- _Extract to read_:
*-*-*

05:10 — Secondaries quietly outpacing IPOs
08:10 — The only two metrics that matter
10:56 — AI growth that breaks SaaS mental models
26:20 — From “software” to “SaaS” to “AI”… and back again
29:25 — Seat-based pricing vs outcome-based AI pricing
34:55 — The capital tidal wave & longer private lives
44:00 — Bubble vs biggest opportunity of our careers
57:17 — What the rest of the 2020s look like
1:03:41 — Why GAAP revenue + cash burn still win
Key takeaways
1. Gap revenue is the ultimate reality check.
Investors can argue over ARR definitions and experimental budgets, but GAAP revenue is the money that actually hit your bank account. Founders anchor on that number to understand whether customers are truly using and valuing the product, not just signing ambitious contracts or pilots.
2. Cash burn is the compression of every efficiency metric.
CAC payback, magic number, gross margin, and sales efficiency all show up in one place: how much cash you burn to generate that revenue. In an AI-native world where metrics are in flux, burn remains the cleanest summary of whether you’re building a business or just buying growth.
3. Secondaries are now a core part of the exit stack.

*-*-*

- _Raw data_:
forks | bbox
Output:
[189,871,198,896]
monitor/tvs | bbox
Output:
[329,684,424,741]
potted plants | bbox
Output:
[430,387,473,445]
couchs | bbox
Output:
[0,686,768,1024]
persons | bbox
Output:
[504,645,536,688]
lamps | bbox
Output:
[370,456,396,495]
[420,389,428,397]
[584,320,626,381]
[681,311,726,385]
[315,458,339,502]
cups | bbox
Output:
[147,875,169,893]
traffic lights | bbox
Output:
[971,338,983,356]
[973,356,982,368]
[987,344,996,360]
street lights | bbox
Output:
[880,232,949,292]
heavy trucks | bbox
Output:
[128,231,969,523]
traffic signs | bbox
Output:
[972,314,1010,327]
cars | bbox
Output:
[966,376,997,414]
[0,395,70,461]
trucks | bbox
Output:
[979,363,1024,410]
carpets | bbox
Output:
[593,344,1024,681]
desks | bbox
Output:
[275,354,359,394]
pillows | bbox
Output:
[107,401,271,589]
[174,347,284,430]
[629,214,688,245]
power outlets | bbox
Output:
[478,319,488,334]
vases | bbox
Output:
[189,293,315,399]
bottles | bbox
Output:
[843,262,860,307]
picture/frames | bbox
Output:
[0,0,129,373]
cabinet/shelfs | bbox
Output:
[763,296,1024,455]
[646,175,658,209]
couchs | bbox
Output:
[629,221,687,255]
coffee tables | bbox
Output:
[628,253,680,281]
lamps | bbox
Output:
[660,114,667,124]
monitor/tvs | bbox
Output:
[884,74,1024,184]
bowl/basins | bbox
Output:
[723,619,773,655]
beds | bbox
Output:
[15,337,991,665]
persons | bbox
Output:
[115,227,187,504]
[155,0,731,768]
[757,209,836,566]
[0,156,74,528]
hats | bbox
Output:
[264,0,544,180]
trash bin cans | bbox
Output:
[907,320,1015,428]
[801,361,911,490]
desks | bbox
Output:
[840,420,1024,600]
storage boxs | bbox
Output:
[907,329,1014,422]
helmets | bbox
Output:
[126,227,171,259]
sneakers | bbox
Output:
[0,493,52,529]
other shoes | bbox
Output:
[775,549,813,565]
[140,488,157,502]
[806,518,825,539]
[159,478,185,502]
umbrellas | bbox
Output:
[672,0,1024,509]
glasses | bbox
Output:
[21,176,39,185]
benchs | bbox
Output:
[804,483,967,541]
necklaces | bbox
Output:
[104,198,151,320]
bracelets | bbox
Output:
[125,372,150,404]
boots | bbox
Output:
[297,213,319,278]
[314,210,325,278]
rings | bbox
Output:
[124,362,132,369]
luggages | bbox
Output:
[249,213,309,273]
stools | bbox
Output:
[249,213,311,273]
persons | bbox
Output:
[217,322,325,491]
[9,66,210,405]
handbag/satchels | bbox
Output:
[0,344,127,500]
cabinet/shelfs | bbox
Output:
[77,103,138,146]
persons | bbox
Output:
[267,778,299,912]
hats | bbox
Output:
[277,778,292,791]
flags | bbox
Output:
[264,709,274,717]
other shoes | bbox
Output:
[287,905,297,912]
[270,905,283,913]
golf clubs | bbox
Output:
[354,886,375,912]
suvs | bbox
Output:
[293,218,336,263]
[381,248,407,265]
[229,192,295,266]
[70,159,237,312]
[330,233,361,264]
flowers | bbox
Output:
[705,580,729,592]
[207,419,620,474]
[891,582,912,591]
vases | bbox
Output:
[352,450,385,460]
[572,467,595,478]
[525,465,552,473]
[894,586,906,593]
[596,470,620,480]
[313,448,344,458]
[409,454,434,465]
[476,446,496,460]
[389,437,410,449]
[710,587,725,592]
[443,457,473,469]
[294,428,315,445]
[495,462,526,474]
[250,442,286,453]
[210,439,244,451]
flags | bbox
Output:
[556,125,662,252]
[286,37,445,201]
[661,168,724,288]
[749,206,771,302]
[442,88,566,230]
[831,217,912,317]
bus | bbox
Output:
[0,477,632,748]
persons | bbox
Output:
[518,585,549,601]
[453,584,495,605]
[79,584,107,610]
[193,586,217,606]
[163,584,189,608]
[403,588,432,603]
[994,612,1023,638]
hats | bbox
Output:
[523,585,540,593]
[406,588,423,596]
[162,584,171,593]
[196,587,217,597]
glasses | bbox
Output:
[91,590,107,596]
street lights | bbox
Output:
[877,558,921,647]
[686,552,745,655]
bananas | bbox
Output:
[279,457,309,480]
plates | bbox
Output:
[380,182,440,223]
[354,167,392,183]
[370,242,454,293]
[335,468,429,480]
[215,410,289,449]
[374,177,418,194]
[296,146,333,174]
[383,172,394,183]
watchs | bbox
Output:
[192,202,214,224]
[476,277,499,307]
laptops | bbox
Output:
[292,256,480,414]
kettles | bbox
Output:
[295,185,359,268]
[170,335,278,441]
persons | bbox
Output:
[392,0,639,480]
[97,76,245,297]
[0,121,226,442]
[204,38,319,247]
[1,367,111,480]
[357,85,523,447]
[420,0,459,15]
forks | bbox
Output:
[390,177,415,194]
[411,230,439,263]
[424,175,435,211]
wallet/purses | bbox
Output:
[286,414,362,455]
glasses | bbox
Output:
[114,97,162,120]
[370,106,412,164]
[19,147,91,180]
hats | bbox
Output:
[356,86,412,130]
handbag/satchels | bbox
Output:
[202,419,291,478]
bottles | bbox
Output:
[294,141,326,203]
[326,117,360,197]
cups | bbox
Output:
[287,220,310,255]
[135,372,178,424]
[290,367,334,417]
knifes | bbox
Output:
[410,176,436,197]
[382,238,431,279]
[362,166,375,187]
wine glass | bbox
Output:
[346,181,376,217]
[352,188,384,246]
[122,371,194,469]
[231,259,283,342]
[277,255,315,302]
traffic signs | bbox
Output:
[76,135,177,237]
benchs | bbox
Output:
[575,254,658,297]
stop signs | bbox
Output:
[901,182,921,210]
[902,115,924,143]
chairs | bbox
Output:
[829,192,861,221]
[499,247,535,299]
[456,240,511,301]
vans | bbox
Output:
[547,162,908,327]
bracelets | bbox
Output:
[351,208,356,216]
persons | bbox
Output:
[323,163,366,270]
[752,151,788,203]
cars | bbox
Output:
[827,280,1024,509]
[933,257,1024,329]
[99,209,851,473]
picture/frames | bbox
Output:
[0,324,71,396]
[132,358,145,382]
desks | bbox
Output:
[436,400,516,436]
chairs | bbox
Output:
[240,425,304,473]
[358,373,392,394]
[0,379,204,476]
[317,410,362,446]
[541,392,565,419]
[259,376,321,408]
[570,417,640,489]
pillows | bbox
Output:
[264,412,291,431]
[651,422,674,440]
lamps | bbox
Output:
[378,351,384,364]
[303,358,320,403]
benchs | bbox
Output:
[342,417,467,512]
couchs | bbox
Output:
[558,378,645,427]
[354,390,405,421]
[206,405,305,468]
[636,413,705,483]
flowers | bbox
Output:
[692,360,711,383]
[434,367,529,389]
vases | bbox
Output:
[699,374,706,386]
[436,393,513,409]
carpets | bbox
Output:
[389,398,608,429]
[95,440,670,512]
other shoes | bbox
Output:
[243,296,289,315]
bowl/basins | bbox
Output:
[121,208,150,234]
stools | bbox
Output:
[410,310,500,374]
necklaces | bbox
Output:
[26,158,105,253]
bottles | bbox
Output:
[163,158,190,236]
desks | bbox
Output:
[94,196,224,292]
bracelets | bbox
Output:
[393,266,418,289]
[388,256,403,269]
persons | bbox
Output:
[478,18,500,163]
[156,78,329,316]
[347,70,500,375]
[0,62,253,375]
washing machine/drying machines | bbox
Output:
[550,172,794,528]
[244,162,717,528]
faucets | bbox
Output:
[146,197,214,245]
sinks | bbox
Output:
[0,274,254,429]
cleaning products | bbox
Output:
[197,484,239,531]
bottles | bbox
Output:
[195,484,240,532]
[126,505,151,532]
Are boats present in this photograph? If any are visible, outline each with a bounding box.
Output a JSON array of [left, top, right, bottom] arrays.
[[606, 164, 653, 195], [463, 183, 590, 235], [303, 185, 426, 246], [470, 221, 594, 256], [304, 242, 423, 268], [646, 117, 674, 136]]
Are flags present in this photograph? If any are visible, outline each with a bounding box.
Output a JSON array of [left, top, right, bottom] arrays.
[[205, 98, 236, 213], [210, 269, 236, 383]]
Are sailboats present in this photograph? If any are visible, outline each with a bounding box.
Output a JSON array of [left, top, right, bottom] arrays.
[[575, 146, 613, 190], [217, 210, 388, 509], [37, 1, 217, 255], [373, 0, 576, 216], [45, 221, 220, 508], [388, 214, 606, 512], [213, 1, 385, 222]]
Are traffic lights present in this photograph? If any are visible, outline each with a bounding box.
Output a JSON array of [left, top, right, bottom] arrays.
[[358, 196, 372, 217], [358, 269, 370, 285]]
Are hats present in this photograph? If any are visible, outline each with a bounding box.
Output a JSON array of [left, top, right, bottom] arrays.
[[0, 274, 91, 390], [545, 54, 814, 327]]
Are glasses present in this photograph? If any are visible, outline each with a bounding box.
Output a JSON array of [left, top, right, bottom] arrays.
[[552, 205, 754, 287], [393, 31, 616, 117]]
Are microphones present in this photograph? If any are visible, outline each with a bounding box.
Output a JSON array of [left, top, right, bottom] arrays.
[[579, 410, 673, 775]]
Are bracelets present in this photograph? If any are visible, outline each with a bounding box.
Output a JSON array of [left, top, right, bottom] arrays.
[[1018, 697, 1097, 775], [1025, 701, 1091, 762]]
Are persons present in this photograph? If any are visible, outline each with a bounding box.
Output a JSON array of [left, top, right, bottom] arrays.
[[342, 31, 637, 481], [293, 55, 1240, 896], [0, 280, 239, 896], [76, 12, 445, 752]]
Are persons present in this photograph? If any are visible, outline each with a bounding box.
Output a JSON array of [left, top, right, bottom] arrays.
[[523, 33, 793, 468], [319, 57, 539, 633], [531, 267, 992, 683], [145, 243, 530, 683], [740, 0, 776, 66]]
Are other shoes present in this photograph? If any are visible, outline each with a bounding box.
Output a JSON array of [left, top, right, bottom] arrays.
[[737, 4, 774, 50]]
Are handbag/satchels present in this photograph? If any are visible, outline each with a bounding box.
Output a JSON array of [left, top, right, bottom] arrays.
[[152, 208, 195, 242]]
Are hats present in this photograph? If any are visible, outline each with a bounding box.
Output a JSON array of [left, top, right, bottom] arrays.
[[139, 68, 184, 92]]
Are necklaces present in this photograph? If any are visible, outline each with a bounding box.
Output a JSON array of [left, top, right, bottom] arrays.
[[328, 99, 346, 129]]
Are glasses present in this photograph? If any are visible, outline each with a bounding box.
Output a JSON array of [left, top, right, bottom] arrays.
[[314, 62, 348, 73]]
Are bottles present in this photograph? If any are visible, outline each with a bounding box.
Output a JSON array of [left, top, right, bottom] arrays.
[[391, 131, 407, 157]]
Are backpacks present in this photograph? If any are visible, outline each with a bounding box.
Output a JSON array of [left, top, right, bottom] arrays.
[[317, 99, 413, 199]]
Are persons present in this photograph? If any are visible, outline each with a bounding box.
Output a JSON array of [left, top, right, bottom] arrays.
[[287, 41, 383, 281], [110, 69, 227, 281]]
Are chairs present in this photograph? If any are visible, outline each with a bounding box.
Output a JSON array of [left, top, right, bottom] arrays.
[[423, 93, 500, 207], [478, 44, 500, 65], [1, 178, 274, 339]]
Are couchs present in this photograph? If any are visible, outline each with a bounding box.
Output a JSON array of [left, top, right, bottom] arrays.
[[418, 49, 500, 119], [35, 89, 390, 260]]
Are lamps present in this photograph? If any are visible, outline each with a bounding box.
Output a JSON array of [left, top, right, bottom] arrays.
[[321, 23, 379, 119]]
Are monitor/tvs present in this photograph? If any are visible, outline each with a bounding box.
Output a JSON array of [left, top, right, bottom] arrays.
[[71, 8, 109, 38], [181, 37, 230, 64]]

*-*-*

- _Action item_: From the notes on startup metrics above, extract the passage starting at "05:10 — Secondaries" and ending at "every efficiency metric.".

- _Answer to this problem_:
05:10 — Secondaries quietly outpacing IPOs
08:10 — The only two metrics that matter
10:56 — AI growth that breaks SaaS mental models
26:20 — From “software” to “SaaS” to “AI”… and back again
29:25 — Seat-based pricing vs outcome-based AI pricing
34:55 — The capital tidal wave & longer private lives
44:00 — Bubble vs biggest opportunity of our careers
57:17 — What the rest of the 2020s look like
1:03:41 — Why GAAP revenue + cash burn still win
Key takeaways
1. Gap revenue is the ultimate reality check.
Investors can argue over ARR definitions and experimental budgets, but GAAP revenue is the money that actually hit your bank account. Founders anchor on that number to understand whether customers are truly using and valuing the product, not just signing ambitious contracts or pilots.
2. Cash burn is the compression of every efficiency metric.